Not necessarily something right, in that it’s ideal for its own sake. It’s simply an easy solution for just about any context. Design problem? Balance issue? Afraid the game will alienate people if it’s too hard? Throw in an experience system, and let the player work it out.

For a topical example, see the discussion on Sigma Star Whatever in the other thread, and the people pissed off that its shooting segments depend on levelling-up rather than on skill. From some accounts, it’s to the point where skill doesn’t really matter, as the game will just throw things at you that you can’t deal with through any means other than leveling up.

Another high-profile example. The only reason there’s an experience system in the Metroidvania games is that Igarashi wants everyone to be able to finish the games, and doesn’t want people put off by the difficulty. This is a design problem with many elegant solutions (see Metal Gear Solid — or hell, Metroid). Experience is the easiest, though. You don’t have to think about it.

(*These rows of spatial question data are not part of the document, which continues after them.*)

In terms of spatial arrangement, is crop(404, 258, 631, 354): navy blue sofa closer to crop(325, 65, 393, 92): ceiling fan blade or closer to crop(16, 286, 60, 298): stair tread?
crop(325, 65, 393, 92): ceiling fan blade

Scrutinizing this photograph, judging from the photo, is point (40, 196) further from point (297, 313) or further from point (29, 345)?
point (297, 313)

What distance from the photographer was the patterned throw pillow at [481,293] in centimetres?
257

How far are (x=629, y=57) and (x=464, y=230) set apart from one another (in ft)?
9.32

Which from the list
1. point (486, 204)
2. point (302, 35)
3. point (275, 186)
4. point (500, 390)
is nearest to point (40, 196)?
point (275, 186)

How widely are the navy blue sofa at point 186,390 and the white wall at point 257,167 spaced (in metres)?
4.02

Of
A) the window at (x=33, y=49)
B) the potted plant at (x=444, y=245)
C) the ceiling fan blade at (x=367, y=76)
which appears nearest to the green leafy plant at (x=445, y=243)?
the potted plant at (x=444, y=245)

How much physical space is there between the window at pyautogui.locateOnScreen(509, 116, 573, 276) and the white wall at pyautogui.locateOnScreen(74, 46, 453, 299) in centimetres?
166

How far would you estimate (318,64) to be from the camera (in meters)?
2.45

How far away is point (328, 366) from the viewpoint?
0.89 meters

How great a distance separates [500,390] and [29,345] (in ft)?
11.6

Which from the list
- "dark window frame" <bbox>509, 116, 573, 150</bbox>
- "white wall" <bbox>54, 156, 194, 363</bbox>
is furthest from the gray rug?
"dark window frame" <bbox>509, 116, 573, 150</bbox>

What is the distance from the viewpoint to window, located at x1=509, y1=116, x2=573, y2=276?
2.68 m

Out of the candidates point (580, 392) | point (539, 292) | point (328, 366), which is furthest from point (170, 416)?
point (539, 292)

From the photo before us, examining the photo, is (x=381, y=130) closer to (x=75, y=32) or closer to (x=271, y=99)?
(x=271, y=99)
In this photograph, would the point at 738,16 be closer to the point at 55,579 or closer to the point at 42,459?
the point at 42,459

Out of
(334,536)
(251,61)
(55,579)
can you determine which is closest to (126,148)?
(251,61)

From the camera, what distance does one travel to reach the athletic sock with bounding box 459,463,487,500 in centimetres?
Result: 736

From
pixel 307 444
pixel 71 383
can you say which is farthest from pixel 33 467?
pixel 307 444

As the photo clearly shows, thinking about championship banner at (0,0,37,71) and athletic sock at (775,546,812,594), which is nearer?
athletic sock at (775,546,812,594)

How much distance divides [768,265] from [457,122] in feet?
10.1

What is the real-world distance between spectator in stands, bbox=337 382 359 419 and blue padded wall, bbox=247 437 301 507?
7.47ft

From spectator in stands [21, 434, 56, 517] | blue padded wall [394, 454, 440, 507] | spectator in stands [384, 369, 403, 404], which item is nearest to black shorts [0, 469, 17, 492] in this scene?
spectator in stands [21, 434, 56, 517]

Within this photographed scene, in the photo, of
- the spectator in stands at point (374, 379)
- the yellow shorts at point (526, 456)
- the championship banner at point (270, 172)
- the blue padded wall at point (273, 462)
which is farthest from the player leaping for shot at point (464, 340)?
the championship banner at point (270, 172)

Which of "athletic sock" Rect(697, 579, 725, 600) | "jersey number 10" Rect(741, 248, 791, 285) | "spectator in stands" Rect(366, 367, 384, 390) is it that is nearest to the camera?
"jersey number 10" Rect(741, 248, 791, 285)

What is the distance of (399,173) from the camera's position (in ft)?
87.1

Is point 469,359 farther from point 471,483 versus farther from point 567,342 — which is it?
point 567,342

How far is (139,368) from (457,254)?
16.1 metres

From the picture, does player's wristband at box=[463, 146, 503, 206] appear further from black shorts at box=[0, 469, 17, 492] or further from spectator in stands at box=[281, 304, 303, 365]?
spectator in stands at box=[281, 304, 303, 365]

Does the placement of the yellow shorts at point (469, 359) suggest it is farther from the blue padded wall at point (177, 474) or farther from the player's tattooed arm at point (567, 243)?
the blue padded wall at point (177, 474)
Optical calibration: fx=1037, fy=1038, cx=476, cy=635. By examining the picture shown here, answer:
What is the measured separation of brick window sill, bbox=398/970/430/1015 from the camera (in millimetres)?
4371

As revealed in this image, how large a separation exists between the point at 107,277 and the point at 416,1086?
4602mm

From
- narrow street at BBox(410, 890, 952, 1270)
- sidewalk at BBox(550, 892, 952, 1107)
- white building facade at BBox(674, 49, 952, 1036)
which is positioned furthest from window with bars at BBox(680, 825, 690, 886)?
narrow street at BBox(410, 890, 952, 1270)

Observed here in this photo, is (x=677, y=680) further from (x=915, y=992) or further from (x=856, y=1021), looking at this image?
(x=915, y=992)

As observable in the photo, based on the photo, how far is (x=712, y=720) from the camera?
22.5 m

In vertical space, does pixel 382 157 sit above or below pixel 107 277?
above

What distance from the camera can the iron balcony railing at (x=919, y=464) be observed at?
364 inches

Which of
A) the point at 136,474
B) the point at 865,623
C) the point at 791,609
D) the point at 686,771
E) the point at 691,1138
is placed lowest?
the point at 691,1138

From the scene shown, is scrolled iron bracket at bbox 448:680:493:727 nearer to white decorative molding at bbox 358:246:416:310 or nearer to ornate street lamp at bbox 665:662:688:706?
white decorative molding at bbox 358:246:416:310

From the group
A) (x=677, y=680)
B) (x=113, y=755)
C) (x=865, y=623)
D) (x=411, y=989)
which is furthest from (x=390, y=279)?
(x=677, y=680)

It’s kind of a lazy out. Which would be, I’m guessing, the best reason why it’s used so much, in so many games. It’s almost a get-out-of-jail-free card if you don’t know what you’re doing as a designer.

On that note: experience is often used as a way to make the player feel like he’s actually doing something in a framework where he’s not really doing much of anything else. When you win a battle, you feel like you’ve accomplished something because, hey, you just collected 156XP! It’s materialistic in a monetary way, in a system where there is no real ceiling to inflation, therefore no implicit value.

This is even more obvious when you consider that as you progress, the difficulty generally scales to match whatever experience you collect. Some games even cause monsters to level up at the same rate as your characters, meaning there is effectively no point to this game system at all.

And that’s what I think annoys most of us, and sends us looking for alternatives.

Then again: although obsessive-compulsive game design is a plague in a general sense, and you honestly can’t make me care about those last few emblems in Sonic Adventure, not every widget hunt is unfulfilling. It’s all about context.

Similarly, if experience points aren’t an annoying mechanism in, say, Dragon Quest, then maybe that has to do with what they mean both in the context of the game’s objective design and in the psychology of the playing experience.

The question, therefore, is: what’s the difference? Is it in how the EXP are gained? How they’re used? What they represent? What’s the context?

I venture a big factor in Dragon Quest has to do with expanding horizons (on the player’s end), and the part EXP play in the facilitation and regulation thereof.

That is, they are the key objective metric. They therefore have purpose, value, and weight. They have practical representative meaning, even if they remain mere representation.